There is evidence that a person in the moderate-to-advanced stages of dementia may respond favourably to familiar attachments related to long term memories and this can then provide meaning to their present (Kitwood 1997). I utilised Miesen’s (1992) expansion of Bowlby’s (1969) theories of attachment in children, where the author adapted this theory to people living with dementia; and suggested that those who cling to dolls and soft toys appear to be using these objects as a representation of the personal support that they yearn for.
to be continued
Part 2.
ReplyDeleteBasically I was guided by the view that the way in which we evaluate whether doll therapy is suitable for people living with dementia, or not, should not be based on our preconceived assumptions; and to avoid judgment on what we think is right for us or on how we would feel if given a doll. If a doll is of benefit to the lifestyle of a person living with dementia, does not distress that person emotionally, provides solace and joy, a sense of calm, improves communication, and reduces behaviours of concern, then there is a place for doll therapy, to be examined as a form of therapeutic encounter (Bisiani, 2010).
It is also a reminder to us that we cannot constrain ourselves and those we care for, by ignoring the simplest answers the responses of the people living with dementia are our answers.
Crucially, my study advanced an understanding of a) the use of a doll as a therapeutic tool on the behavioural expression of a person living with dementia; b) the long term attachment needs of the participant to reduce or prevent behaviours reflective of other needs; and c) the effect therapeutic interventions on the well-being of the participant. It also extends our understanding of the use of complementary therapies to inform professional practice; to promote opportunities for the exchange of knowledge; and to stimulate research and promote best practice (Bisiani & Angus, 2012).

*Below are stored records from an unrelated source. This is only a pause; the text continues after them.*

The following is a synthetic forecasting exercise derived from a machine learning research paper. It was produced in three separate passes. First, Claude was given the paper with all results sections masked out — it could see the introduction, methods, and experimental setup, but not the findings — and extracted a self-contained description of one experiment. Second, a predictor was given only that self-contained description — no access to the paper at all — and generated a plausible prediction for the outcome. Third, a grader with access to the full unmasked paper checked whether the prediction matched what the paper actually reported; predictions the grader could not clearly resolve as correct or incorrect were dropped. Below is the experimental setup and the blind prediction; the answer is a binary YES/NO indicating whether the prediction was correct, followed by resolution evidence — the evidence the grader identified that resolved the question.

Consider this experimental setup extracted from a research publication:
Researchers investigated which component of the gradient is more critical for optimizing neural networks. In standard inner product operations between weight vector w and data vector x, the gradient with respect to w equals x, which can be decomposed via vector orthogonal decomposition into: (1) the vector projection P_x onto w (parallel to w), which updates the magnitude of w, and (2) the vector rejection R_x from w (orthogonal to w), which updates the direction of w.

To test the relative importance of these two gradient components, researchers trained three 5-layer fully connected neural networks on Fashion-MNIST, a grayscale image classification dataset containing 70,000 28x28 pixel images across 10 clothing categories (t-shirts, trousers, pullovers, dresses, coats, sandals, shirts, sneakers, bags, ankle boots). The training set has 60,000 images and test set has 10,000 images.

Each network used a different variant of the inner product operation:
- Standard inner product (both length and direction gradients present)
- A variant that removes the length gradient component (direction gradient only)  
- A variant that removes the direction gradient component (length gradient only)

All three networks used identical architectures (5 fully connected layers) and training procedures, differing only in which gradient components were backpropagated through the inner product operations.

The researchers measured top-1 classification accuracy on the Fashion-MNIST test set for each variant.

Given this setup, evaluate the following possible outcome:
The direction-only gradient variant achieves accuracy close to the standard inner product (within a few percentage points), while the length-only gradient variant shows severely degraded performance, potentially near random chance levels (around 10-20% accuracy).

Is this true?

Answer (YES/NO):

Further, the benefits of this research will, hopefully, encourage a change in attitude to one of the many alternative therapeutic ways of meeting the specific requirements of a person living with dementia. As professionals we need to build upon this evidence to promote therapeutic interventions that demonstrate another valuable way forward in the provision of person-centred dementia care.
I have over the last few years been lecturing on the success of this research here and internationally and changed the title to “Dementia gets Dolled Up”.
If you would like further information please contact me through my website:
http://shimmeringspirit.wix.com/uplifting-dementia
Good article. The bottom line really is that if the doll or the stuffed animal brings joy and/or comfort to someone, regardless of their mental health status, the debate is over. The person with the toy wins because happiness is the goal.
DeleteI agree with Kim. Improving mental health and having them interact with the toy is important.